It is very possible that the animals are being well treated. I just don't think that one should market the business as being a money making machine.. I would gladly buy the business if I had the space but I don't see that this ad will get the "right" person involved...

Quebec is the capital of puppy mills I believe in Canada...

RtC


----------



## Nancy (Aug 22, 2008)

rtc said:


> Quebec is the capital of puppy mills I believe in Canada...
> 
> RtC


I think you're right and I think they are the capital of uncaring hedgehog breeders as well.


----------



## shaelikestaquitos (Feb 2, 2010)

Hey guys, I live in Montreal.

Puppy mills and other animal mills are a HUGE problem here, there are petitions every summer to stop them... so far with no success.
It also does not help that we have the loosest animal cruelty laws in all of Canada, so a lot of "breeders" get away with a lot.
Arranging a raid would be very difficult here, because the Montreal SPCA has been accused of fraud and other such things. In short, not only are their awful breeders, but there are also awful shelters here too.

I volunteer for a no-kill, nonprofit animal shelter here, and they're in debt because people around here don't care enough to support the independent animal shelters.

I could try arranging something, but I highly doubt it will be of any success.

I was thinking of starting a hedgehog rescue organization here, so if anyone in Montreal is interested, please contact me!


----------



## LizardGirl (Aug 25, 2008)

> Arranging a raid would be very difficult here...

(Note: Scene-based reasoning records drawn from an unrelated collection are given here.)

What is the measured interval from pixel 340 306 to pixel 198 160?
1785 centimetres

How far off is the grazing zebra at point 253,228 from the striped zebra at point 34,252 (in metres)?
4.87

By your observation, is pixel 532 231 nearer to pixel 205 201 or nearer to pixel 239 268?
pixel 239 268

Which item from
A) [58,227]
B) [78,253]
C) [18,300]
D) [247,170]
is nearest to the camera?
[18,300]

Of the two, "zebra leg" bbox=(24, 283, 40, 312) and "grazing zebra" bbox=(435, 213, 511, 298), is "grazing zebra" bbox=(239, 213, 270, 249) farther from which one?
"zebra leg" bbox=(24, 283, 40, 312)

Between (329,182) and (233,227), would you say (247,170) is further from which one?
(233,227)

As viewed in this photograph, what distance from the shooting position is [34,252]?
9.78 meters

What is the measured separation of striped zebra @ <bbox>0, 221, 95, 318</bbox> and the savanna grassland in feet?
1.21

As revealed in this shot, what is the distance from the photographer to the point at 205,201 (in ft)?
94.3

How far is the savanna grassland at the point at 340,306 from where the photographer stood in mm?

I don't think a raid would ever be a good idea. Usually it is animal rights groups who go and do things like that, and end up releasing a bunch of animals into the wild where they can go die a cold miserable death or be eaten by something else. To think that hedgie people (or anyone who supports keeping animals) might be associated with something like that wouldn't look too great, IMO. But I am very against animal rights, I swear I dislike them as much as the people actually abusing animals. Anyone who supports owning hedgies should be for animal welfare and not animal rights.


----------



## Nancy (Aug 22, 2008)

LizardGirl said:


> > Arranging a raid would be very difficult here...
> 
> 
> I don't think a raid would ever be a good idea. Usually it is animal rights groups who go and do things like that, and end up releasing a bunch of animals into the wild where they can go die a cold miserable death or be eaten by something else. To think that hedgie people (or anyone who supports keeping animals) might be associated with something like that wouldn't look too great, IMO. But I am very against animal rights, I swear I dislike them as much as the people actually abusing animals. Anyone who supports owning hedgies should be for animal welfare and not animal rights.

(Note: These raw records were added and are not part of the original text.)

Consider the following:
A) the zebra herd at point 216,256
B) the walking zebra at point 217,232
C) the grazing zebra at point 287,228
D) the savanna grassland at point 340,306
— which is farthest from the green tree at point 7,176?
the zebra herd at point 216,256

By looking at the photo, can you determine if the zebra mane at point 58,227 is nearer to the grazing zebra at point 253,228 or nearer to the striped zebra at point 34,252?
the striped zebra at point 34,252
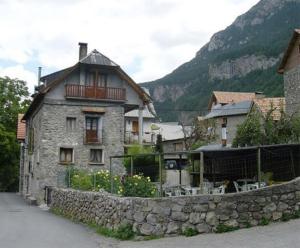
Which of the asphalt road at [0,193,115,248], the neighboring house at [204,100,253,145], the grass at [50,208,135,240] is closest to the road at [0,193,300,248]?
the asphalt road at [0,193,115,248]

I think in many instances a raid is exactly what is needed. The Global Exotics seizure is a prime example. If animals are being abused or neglected then they need to be gotten out of the situation. It's unfortunate that one fanatical group in particular makes legitimate animal rescue groups look bad but even that fanatical group does do good on occasion, the Global Exotics seizure again is a prime example of a fanatical group exposing severe neglect and cruelty.

I'm all for animal rights. Animals deserve the same rights as humans and children. They should be treated with respect and cared for the same as children should be cared for. The penalties for abuse and neglect should be no different than for children. Right now, animals don't have many more rights than your toaster or table and some animal rights groups are working to try and change the legal status of animals.

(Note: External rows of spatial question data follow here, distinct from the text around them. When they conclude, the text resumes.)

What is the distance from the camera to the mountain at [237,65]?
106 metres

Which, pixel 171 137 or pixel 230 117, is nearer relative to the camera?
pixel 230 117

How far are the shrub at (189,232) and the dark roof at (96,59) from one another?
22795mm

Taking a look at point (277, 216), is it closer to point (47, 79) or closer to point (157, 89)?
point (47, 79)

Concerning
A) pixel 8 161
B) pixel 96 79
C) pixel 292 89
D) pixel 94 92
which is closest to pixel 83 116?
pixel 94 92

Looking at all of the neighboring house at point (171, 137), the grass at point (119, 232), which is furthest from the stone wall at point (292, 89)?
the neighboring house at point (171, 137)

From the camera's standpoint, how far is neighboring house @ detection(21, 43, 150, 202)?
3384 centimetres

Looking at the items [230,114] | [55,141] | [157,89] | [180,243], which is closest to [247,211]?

As for raiding the breeding business under discussion here, there really isn't any grounds to do so. Whether we like it or agree with it, people who breed animals do have a right to sell their business and as long as the animals are not being neglected or mistreated, there really isn't anything we can do about it. We don't know the circumstances for her selling and while selling off her hedgehogs sounds cold and heartless, perhaps something has come up in her life that she has no choice and is no longer able to even care for them. Selling 15-20 babies per month, she must have a huge herd of hedgehogs.

shaelikestaquitos becoming a rescue in Montreal would be a great. I suggest you join the Hedgehog Welfare Society and become approved to be a HWS rescue contact. You could do so also with the IHA. Quebec has no approved hedgehog rescues and there are a lot of hedgehogs needing homes. Rescuing can become expensive and vet bills high. You also need to have a separate room to quarantine any newcomers.

What is the name of the shelter you volunteer at? Do they take in hedgies?


----------



## Kalandra (Aug 25, 2008)

If you are interested in becoming an IHA rescue, contact Teresa Johnson (Rescue Coordinator) at [email protected]. I'm certain she would love to hear from interested people.


----------



## LizardGirl (Aug 25, 2008)

Animal rights advocates are against keeping all exotics and in some cases against keeping domestics as well. I'm not sure who all here is aware about what goes on behind places like PETA and the HSUS. Their ultimate goal is to end pet ownership. I know I don't want that.


----------



## Hedgieonboard (Nov 15, 2009)

I think raids are a very useful tool. I can not speak for other areas of the US but where I am from the ASPCA in combination with the Sheriffs Department are in charge of raids not PETA. I know many rescues that believe in animal rights but have no affliation with PETA. I am all for animal rights and think that animals need to be treated with respect and cared for properly or they should be taken away.


----------



## LizardGirl (Aug 25, 2008)

> I am all for animal rights and think that animals need to be treated with respect and cared for properly or they should be taken away.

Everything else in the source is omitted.